The Center for Disease Control and Prevention (CDC) reports that one of its recently conducted studies revealed that about 5 percent of drivers have fallen asleep at the wheel at least once in the last 30 days. The CDC conducted this study to truly illustrate the dangers of drowsy driving and the number of car accidents in Illinois and elsewhere.
Other studies reveal even more alarming statistics. The National Sleep Foundation also conducted a similar study that determined that about a third of all drivers have fallen asleep while driving over the last year. Another 13 percent of drivers from that study reported falling asleep while driving at least once over the last 30 days.
Our Chicago car crash attorneys understand that these statistics are likely much, much higher. Not all drivers will willingly report to an officer that they were fatigued or drowsy during a traffic accident. For this reason, no true number can be recorded. There’s no equivalent to a Breathalyzer to monitor someone’s level of sleepiness.
According to the National Highway Traffic Safety Administration (NHTSA), there are approximately 100,000 motor-vehicle accidents that happen every single year that are caused by fatigued drivers. These types of accidents kill approximately 1,550 people and injure 71,000 more. These accidents result in nearly $13 billion in losses every year.
Some studies even conclude that about a fourth of all traffic accidents involve a drowsy or fatigued driver, according to Automotive Industry Today.
Fatigued driving is just as dangerous as drunk driving. Both scenarios significantly reduce a driver’s ability to respond to traffic challenges and road hazards. The Centre for Sleep Research, which is based out of Australia, concludes that a driver that has been awake for about 18 hours has the same reactions as someone with a blood alcohol concentration of 0.05. A driver that has been awake for an entire day, or 24 hours, has the same abilities as a driver that has a blood alcohol concentration of 0.10. In Illinois, a driver is legally drunk when they’ve hit a blood alcohol concentration of 0.08.
One of the most ineffective ways that a driver can try to “cure” their sleepiness is to just pull through it.

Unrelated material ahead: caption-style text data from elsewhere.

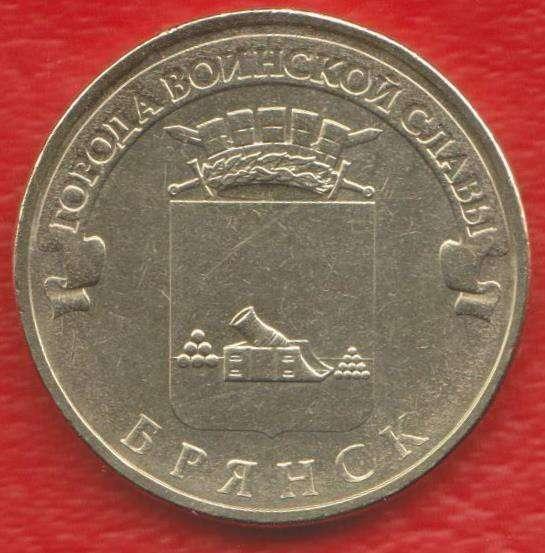 10 рублей 2013 Брянск ГВС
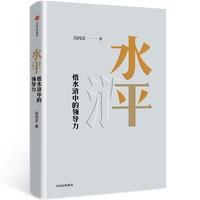 水平:悟水浒中的领导力(四十年百读水浒、近三十年职场感悟、十年领导力专业研究,以中国经典、中国实践与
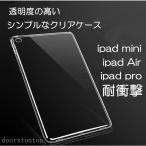 iPad mini4 ipad air ipad air2 ipad6 ipad5 ipadpro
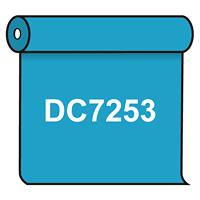 【送料無料】 ダイナカル DC7253 オリオンブルー 1020mm幅×10m巻 (DC7253)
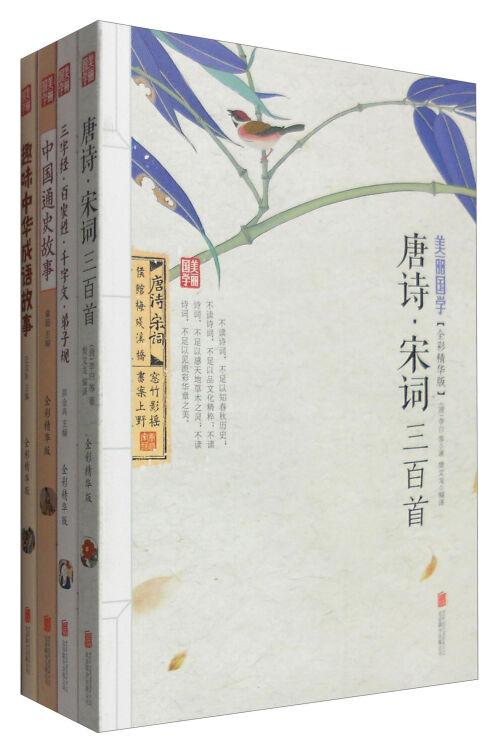 北京联合出版公司 美丽国学 (在线组套)给孩子的经典国学启蒙读本(共4册)/美丽国学/(唐)李白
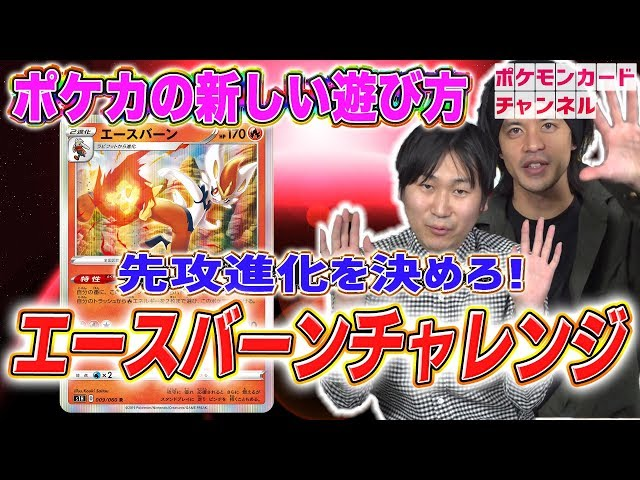 公式chで「【先行で2進化を決めろ!】エースバーンチャレンジ」公開!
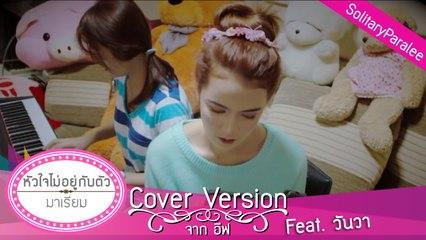 หัวใจไม่อยู่กับตัว - มาเรียม cover จาก อีฟ (feat.วันวา)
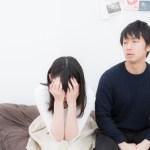 夫の単身赴任が辛い…と考えるよりも考え方を変えてみては!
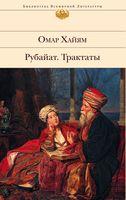 Омар Хайям. Рубайат. Трактаты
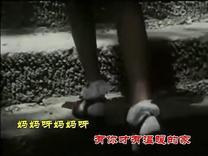 电影《一个独生女的故事》片尾曲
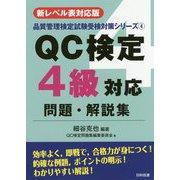 QC検定4級対応問題・解説集 新レベル表対応版 第2版 (品質管理検定試験受検対策シリーズ〈4〉) [単行本]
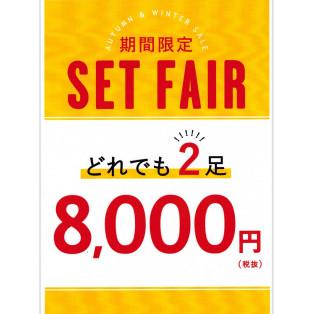 ☆期間限定2足8,000円☆
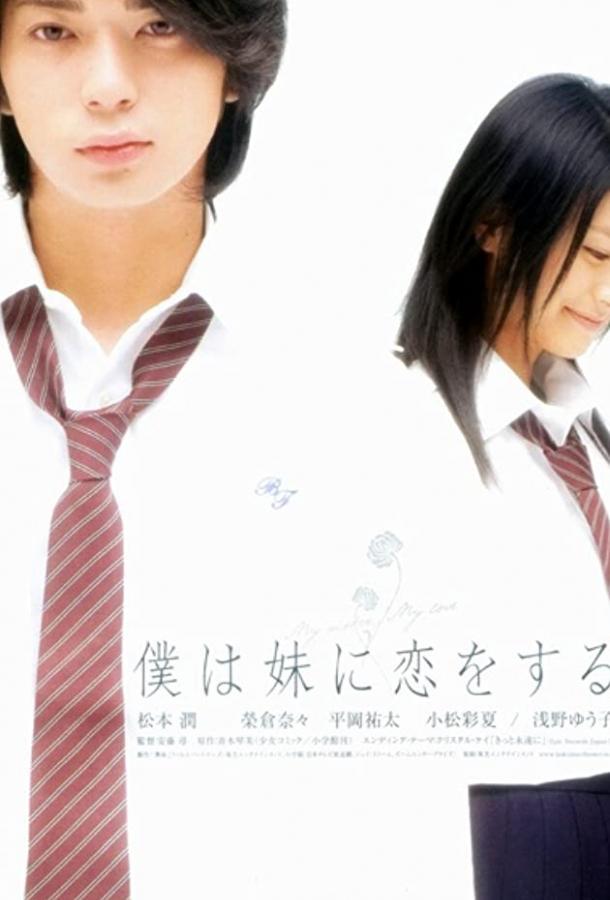 Моя сестра, моя любовь / Boku wa imôto ni koi wo suru (2007)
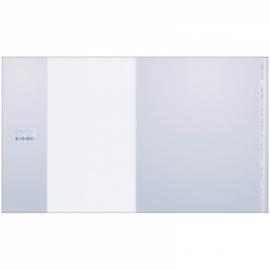 Обложка для учебников младших классов универсальная, с липким слоем, ПП 80мкм, 265*450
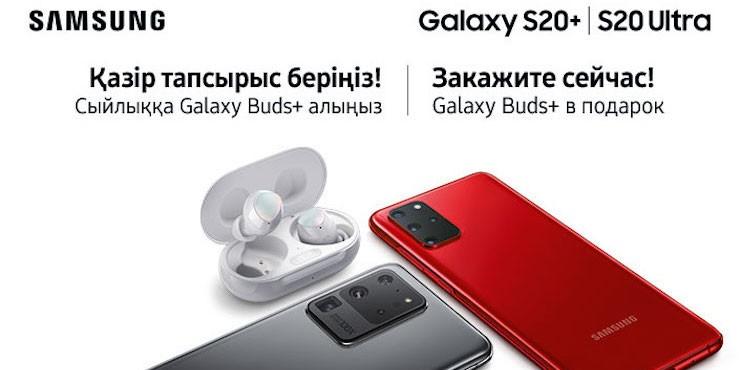 Samsung представляет Galaxy S20 с революционной камерой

Many drivers believe that they can just drink some caffeine, open the windows or turn up the music to wake them up. These are only temporary fixes and won’t last long, putting you right back into serious risks for a car accident.
Tips to prevent fatigued driving accidents:
-Schedule driving breaks. A driver should stop every three hours. Use this time to get out of the car and stretch.
-Get enough regular sleep. Drivers who get an average of six or seven hours of sleep each night are as much as twice as likely to be involved in an accident as a driver who regularly gets eight hours of sleep. Drivers who average five hours of sleep are five times as likely to be involved in an accident.
-If you feel tired behind the wheel, pull over and rest or switch with a passenger. Never continue to drive if you feel sleepy at the wheel.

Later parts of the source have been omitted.